- _Exercise_:
Copy out word for word the stretch of the records from the line containing "Within this presented" through the end of the records.
....
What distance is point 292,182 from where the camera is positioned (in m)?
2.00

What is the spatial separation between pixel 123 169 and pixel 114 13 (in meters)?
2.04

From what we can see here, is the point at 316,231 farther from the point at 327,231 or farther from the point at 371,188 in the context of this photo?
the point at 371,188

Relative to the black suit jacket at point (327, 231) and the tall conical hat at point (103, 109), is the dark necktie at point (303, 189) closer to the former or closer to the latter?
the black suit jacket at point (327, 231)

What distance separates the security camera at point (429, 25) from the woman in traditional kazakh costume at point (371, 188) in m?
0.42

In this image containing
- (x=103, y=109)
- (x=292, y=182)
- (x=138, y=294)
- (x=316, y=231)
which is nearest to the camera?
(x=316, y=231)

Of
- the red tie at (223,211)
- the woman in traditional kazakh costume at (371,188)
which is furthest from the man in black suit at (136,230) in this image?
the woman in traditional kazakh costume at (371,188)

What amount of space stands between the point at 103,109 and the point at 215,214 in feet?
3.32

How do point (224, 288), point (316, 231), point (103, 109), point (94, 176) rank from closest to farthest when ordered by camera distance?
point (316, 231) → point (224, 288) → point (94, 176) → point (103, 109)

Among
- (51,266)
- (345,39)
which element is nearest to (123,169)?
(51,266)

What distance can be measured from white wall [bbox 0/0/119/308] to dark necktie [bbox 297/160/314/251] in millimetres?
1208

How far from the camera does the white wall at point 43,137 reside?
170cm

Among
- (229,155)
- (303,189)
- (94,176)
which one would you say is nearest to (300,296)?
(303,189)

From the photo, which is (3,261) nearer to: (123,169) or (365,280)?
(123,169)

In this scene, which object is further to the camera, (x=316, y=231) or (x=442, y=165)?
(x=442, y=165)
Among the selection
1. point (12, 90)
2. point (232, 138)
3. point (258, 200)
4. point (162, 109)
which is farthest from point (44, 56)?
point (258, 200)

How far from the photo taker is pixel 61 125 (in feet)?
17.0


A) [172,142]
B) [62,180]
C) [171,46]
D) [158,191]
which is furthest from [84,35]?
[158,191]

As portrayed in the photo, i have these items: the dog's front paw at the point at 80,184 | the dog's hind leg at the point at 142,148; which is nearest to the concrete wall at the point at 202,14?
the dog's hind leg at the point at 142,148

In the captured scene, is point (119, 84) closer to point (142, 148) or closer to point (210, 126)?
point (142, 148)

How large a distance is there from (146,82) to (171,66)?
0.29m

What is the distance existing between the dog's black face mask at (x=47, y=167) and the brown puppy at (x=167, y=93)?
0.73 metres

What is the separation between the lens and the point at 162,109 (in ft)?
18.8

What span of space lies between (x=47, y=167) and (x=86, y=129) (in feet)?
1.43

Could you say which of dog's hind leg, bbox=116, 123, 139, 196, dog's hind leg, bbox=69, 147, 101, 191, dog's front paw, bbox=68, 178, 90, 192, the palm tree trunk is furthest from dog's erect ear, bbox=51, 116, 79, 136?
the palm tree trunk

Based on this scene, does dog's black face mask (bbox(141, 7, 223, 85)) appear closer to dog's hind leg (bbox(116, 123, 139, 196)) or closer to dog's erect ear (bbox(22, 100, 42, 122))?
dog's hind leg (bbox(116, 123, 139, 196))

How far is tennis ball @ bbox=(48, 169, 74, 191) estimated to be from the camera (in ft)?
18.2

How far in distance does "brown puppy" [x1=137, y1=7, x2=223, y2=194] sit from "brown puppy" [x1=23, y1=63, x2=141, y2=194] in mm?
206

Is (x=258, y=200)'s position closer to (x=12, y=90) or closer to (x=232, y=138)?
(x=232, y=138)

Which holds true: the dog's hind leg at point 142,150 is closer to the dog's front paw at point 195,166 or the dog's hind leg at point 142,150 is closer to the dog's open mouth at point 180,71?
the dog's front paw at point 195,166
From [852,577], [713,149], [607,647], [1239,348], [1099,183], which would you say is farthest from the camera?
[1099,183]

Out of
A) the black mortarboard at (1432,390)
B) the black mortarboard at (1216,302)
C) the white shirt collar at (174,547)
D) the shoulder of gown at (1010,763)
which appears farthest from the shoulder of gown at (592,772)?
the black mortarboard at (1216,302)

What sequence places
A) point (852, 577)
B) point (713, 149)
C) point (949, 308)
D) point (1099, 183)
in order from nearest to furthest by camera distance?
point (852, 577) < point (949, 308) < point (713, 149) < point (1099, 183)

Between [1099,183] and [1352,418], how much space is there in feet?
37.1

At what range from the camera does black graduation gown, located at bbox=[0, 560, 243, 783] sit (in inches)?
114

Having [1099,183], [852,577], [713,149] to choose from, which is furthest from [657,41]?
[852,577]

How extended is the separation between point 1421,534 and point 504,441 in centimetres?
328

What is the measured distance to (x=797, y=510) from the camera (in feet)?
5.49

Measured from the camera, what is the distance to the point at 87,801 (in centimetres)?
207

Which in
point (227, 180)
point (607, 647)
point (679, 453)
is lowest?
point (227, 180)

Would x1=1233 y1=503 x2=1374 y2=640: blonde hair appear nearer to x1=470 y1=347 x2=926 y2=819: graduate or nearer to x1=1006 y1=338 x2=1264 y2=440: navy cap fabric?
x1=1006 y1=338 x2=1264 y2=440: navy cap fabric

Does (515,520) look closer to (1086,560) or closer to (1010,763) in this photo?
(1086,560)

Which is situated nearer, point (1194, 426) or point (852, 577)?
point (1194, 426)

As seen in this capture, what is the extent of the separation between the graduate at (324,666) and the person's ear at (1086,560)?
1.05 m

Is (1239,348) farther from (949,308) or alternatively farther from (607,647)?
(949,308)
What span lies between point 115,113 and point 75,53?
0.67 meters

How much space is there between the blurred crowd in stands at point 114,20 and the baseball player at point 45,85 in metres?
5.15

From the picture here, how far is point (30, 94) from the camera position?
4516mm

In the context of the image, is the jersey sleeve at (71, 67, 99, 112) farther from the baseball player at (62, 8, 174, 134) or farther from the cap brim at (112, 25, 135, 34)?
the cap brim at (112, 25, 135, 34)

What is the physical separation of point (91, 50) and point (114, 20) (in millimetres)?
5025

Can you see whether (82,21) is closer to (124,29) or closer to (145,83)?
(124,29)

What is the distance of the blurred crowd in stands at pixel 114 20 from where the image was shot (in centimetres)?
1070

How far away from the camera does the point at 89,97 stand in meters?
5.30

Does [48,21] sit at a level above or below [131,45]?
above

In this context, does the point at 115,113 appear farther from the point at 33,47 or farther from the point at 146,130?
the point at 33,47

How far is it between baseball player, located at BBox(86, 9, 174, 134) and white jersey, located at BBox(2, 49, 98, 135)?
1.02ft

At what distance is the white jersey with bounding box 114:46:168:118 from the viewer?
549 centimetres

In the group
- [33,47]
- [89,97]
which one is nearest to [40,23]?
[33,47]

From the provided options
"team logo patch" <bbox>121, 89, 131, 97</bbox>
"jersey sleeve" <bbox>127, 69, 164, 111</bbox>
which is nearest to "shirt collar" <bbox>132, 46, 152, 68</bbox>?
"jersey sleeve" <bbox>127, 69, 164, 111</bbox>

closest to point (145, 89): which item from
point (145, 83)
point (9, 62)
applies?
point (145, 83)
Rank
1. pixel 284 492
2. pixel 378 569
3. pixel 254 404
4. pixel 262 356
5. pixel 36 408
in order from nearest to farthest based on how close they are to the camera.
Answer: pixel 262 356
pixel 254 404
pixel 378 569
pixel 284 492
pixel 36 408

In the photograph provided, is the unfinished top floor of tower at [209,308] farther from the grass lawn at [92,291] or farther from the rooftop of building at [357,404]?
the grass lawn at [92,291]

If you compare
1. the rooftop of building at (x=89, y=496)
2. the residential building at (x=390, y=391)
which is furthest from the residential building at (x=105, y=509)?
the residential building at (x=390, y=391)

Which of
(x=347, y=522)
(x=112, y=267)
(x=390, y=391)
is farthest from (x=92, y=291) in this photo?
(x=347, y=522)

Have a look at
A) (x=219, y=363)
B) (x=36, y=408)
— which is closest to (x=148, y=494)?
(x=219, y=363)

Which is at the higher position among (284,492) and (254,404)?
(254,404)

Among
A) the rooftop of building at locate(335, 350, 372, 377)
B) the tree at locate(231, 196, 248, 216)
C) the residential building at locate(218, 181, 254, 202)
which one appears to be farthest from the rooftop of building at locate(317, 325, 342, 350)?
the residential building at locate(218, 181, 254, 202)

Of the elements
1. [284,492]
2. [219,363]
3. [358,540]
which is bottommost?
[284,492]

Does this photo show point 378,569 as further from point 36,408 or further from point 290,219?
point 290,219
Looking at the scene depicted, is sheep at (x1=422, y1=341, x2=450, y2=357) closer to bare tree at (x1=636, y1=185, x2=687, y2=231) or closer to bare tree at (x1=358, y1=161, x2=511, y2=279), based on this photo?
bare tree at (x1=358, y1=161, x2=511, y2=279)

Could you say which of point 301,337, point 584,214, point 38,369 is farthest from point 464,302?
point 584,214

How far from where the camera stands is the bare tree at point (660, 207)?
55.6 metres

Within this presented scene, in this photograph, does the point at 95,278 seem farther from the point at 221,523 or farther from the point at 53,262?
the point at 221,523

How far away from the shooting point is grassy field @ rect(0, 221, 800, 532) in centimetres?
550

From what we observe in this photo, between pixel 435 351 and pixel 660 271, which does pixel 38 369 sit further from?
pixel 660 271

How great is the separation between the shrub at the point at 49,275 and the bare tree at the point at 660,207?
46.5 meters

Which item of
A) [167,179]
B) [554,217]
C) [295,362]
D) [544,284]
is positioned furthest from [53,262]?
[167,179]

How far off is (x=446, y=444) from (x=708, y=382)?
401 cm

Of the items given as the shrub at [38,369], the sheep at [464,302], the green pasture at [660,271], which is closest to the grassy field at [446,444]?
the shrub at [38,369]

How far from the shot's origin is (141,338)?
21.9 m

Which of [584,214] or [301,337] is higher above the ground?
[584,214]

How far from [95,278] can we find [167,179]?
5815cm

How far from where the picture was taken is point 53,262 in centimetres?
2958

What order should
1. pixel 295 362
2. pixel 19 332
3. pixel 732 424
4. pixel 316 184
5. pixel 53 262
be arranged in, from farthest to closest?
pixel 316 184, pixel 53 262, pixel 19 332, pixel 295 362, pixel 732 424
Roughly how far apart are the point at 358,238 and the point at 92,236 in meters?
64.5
....
- _Task solution_:
Within this presented scene, in this photograph, does the point at 95,278 seem farther from the point at 221,523 or farther from the point at 53,262?
the point at 221,523

How far away from the shooting point is grassy field @ rect(0, 221, 800, 532) in centimetres?
550

From what we observe in this photo, between pixel 435 351 and pixel 660 271, which does pixel 38 369 sit further from?
pixel 660 271

How great is the separation between the shrub at the point at 49,275 and the bare tree at the point at 660,207?
46.5 meters

Which item of
A) [167,179]
B) [554,217]
C) [295,362]
D) [544,284]
is positioned furthest from [53,262]?
[167,179]

How far off is (x=446, y=444) from (x=708, y=382)?
401 cm

Of the items given as the shrub at [38,369], the sheep at [464,302], the green pasture at [660,271], which is closest to the grassy field at [446,444]?
the shrub at [38,369]

How far from the shot's origin is (141,338)?
21.9 m

Which of [584,214] or [301,337] is higher above the ground?
[584,214]

How far from [95,278] can we find [167,179]?
5815cm

How far from where the picture was taken is point 53,262 in centimetres?
2958

What order should
1. pixel 295 362
2. pixel 19 332
3. pixel 732 424
4. pixel 316 184
5. pixel 53 262
be arranged in, from farthest to closest?
pixel 316 184, pixel 53 262, pixel 19 332, pixel 295 362, pixel 732 424
Roughly how far apart are the point at 358,238 and the point at 92,236 in meters?
64.5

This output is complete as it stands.